■ **本文**:
先日、岩手県釜石市でラグビーW杯2019のウルグアイvsフィジー戦が行われました。津波にのまれた小中学校の跡地に作られたのが今回のラグビー競技場だとのことです。
ラグビーと震災。さまざまな思い出がよみがえります。
私はラグビーをプレーしたことがなければ、ラグビーのファンでもありません。しかし、ラグビーの話はよく耳にしました。
自治医大の外科の医局員にはラグビー部出身がたくさんいました。背筋がピンと伸びて姿勢の良い手術の手本を見せてくれたH先生。実はラグビープレー中の怪我で首の手術を受けたため、背筋が伸びているだけだと知ったとき、なあ〜んだと思うと同時に、よくぞこれで済んだと戦慄を覚えました。
のちに公立病院の院長になったI先生。スクラムを組むように前のめりになりながら必死に膵臓の腫瘍を取りにかかる姿に、ラグビーに打ち込んだという学生時代を思い浮かべることができました。
私の大学在任最後の医局長を勤めてくれた別のH先生。様々な問題に果敢に挑みながら、ラグビー部の顧問だったK先生をさりげなく敬う言葉に人間としての深みを感じたものでした。
大学から茨城県に移ったとき、学閥や年齢を超えてラグビーを楽しもうよ、と呼びかける地方都市の病院長Y先生に出会いました。その呼びかけに応えたのが、私の赴任先の病院の外科医であったA先生でした。Y先生、A先生はともに忙しい診療の合間を縫って、お互い数10km離れていても合流して他の仲間とともに夜のプレーを楽しんでいました。
岩手県の海岸沿いの思い出もいくつかあります。これも自治医大の卒業生との縁を抜きには語れません。

■ **資料データ**:

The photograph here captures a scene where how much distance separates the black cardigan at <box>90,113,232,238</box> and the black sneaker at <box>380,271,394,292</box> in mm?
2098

■ **課題一覧**:
[a] 次の(i)〜(iii)が、ラグビーの思い出をつづった本文の内容と合っているか。それぞれ「はい」か「いいえ」で答え、判断の根拠となる本文の語句をそのまま引用せよ。
(i) 釜石市のラグビー競技場は、津波にのまれた小中学校の跡地に作られた。
(ii) 筆者はラグビーをプレーしたことがある。
(iii) I先生はのちに公立病院の院長になった。
[b] ラグビーの思い出をつづった本文を、二文で要約せよ。
[c] ラグビーの思い出をつづった本文の最後の文に続けて、その先を書き継げ。

■ **解答例**:
[a]
(i) はい。「津波にのまれた小中学校の跡地に作られたのが今回のラグビー競技場だとのことです」
(ii) いいえ。「私はラグビーをプレーしたことがなければ、ラグビーのファンでもありません」
(iii) はい。「のちに公立病院の院長になったI先生」

[b] 岩手県釜石市でラグビーW杯2019の試合が行われたことから、筆者はラグビーと震災にまつわる思い出を振り返る。筆者自身はラグビーをしたことがないが、自治医大の外科や茨城県の病院で出会ったラグビー経験のある医師たちの姿を語っている。

[c]
震災後、三陸海岸沿いの市や町で地域医療・僻地医療を担う岩手県の卒業生から、現地に来ませんかと何度も誘いを受けました。震災まもなく宮城県南三陸町の病院支援をしたことはあっても、岩手県の海岸まで行く機会はありませんでした。2年前、震災後6年を経てようやく岩手県の沿岸を訪ねました。顔なじみのいる岩手県立釜石病院は海から離れたところにあったため津波の被害はまぬがれましたが、当時を知る人の口からは、悲惨な津波の生々しい証言を聞くことができました。釜石市の北隣の大槌町では、津波にのまれた町役場の残骸がありました(図1)。南に下った陸前高田市では奇跡の一本松を見上げました(図2)。
釜石鵜住居(うのすまい)復興スタジアムは大槌町に近いところに建設されました(図3)。ウルグアイvsフィジー戦のハイライト映像を見ると、競技場の空は晴れ渡っていました(図4)。
この映像は象徴的です。明日に向かう勇気を確かにもらいました。
図1.旧大槌町役場。取り壊しか保存かの激しい論争のあと取り壊された(2017.6.16、筆者撮影、以下同様)。
図3.ラグビーW杯「岩手・釜石開催を成功させよう」の看板(2017.6.16)。